Once you gain access to Kyoko’s room, your chance to steal the photo will be interrupted by Akemi requesting that Kyoko repair the bathroom door. And thus, the cycle repeats; bribe your housemates to leave you alone, give Kyoko flowers, and get kicked out by another coincidental inconvenience. This happens three more repetitive times, until you’re suddenly tasked with collecting photos of the other tenants to show Kyoko in order to get a look at hers. Naturally, the game only gives vague hints on how to achieve this.
Maison Ikkoku, unlike Oishinbo, cannot be brute-forced simply by interacting with everything. The game has a bit of a puzzle aspect that comes in to play when managing the needs of your fellow tenants, but the solutions are so poorly communicated that it quickly becomes an exercise in frustration. It’s also quite easy to work yourself into an unwinnable state. For example, after going to visit Kozue and her family, Kyoko, in a fit of jealousy, will refuse to speak to Godai. She can be placated by returning her bra, which blew up on to the roof. That’s all well and good, unless Godai is goaded into visiting Kozue a second time; With no bra to give back, I couldn’t find a way to placate Kyoko, and had to use a 67 digit (!!) password to reload an earlier state.
Gameplay faults aside, the game’s graphics are attractive for a 1989 Hu-Card release, doing an admirable job of recreating Takahashi’s unique character designs in pixel form. The music is particularly lovely; the relaxed theme that plays within Ikkoku-kan will certainly stay with you long after you finish the game. The visuals and audio work together to evoke a slight melancholic feeling that is right at home with the manga’s theme of a penniless student struggling with unrequited love (creepy photo-stealing invasions of privacy notwithstanding).
Most importantly, Maison Ikkoku provides a rather intimate portrait of the source material’s world. Exploring Ikkoku-kan from top to bottom, interacting with its tenants, and even the boring minutiae of supermarket shopping and tutoring a child; all of these actions serve to immerse the player in the world of Maison Ikkoku, something that is arguably more interesting and valuable than the completion of the game’s tasks. Even dealing with the pesky tenants, shallow as it can be, sometimes really makes you feel like the put-upon Godai. This type of intimacy is something you don’t often find in video games based on licensed properties, and it’s quite charming.
There are overt hints of an avant garde experience here. I can only imagine how this ADV could have turned out if Micro-Cabin had decided against playing it safe, eschewing the goal and endpoint in favour of something more akin to a slow-paced life sim that took place in Maison Ikkoku’s world. Hey, it could work.

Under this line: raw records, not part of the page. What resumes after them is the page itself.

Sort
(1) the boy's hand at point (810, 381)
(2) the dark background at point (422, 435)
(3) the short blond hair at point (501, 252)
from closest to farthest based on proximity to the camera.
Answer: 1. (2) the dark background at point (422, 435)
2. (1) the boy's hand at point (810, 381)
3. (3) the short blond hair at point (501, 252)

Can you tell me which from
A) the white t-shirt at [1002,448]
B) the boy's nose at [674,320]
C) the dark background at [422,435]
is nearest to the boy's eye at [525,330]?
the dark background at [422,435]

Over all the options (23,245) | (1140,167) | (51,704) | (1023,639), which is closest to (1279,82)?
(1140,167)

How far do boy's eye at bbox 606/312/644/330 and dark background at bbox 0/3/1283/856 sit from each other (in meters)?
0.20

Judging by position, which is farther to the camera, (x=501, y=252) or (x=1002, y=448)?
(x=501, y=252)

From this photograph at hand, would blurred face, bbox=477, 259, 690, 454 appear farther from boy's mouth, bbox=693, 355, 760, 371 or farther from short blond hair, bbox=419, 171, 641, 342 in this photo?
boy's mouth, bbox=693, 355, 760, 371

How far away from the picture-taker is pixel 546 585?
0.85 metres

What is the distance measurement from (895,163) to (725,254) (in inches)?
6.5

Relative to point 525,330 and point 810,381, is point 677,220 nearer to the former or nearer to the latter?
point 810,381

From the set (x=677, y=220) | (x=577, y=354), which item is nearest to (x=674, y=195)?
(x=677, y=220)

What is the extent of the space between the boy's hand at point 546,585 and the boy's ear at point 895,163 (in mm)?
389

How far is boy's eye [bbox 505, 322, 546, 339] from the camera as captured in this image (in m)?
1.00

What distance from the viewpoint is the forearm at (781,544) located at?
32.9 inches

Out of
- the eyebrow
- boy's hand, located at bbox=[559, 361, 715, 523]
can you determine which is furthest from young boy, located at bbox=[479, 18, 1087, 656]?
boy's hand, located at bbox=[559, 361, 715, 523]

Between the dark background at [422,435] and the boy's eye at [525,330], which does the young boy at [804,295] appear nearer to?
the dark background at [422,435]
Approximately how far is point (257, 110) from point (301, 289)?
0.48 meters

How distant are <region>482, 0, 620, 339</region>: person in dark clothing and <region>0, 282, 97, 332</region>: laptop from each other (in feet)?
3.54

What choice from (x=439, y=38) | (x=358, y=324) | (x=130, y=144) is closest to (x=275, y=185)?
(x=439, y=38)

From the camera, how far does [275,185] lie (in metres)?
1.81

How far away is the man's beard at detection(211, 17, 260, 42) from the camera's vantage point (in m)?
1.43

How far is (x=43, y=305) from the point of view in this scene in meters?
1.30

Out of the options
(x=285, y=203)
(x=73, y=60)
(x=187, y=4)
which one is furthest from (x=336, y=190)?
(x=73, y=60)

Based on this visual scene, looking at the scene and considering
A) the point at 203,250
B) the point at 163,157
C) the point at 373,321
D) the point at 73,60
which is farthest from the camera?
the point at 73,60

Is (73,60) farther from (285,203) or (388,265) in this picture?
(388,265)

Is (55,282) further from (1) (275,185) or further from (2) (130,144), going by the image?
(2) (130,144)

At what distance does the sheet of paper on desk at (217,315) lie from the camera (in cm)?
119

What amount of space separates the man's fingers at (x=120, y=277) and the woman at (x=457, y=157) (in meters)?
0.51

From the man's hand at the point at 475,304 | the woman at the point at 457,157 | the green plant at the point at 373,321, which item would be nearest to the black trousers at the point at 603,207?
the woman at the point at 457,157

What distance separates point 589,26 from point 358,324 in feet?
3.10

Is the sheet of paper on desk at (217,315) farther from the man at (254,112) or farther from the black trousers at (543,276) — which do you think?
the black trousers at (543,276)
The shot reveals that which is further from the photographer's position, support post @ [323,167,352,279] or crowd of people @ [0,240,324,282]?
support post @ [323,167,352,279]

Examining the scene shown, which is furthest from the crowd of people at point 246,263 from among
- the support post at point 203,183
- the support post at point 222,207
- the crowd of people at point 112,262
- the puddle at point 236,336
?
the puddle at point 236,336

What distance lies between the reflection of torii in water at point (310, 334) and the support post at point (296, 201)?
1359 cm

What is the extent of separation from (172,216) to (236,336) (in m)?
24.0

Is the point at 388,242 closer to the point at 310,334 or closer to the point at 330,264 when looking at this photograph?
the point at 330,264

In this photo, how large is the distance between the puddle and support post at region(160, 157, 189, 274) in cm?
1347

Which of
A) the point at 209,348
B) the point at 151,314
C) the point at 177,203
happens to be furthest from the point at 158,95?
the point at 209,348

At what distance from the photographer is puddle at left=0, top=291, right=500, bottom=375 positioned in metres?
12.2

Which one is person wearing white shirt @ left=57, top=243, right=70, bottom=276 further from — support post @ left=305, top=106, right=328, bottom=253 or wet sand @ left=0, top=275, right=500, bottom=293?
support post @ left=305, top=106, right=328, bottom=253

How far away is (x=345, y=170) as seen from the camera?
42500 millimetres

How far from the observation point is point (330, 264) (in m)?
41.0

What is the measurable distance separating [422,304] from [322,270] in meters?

Micro-Cabin released a sequel in 1988 called Maison Ikkoku: Kanketsuhen (“Maison Ikkoku: The Final Act”) that supposedly follows the last few volumes of the manga up to the final chapter. However, this was released solely to Japanese PCs, so English information is scant. Perhaps we’ll take a look at Kanketsuhen if I’m able to track down a copy in the future.
Maison Ikkoku's Famicom port was handled by BOTHTEC, a company that boasted Yuzo Koshiro and Yasumi Matsuno amongst its alumni. In 1990, BOTHTEC became Quest, who went on to develop Ogre Battle and Tactics Ogre, among other unique titles.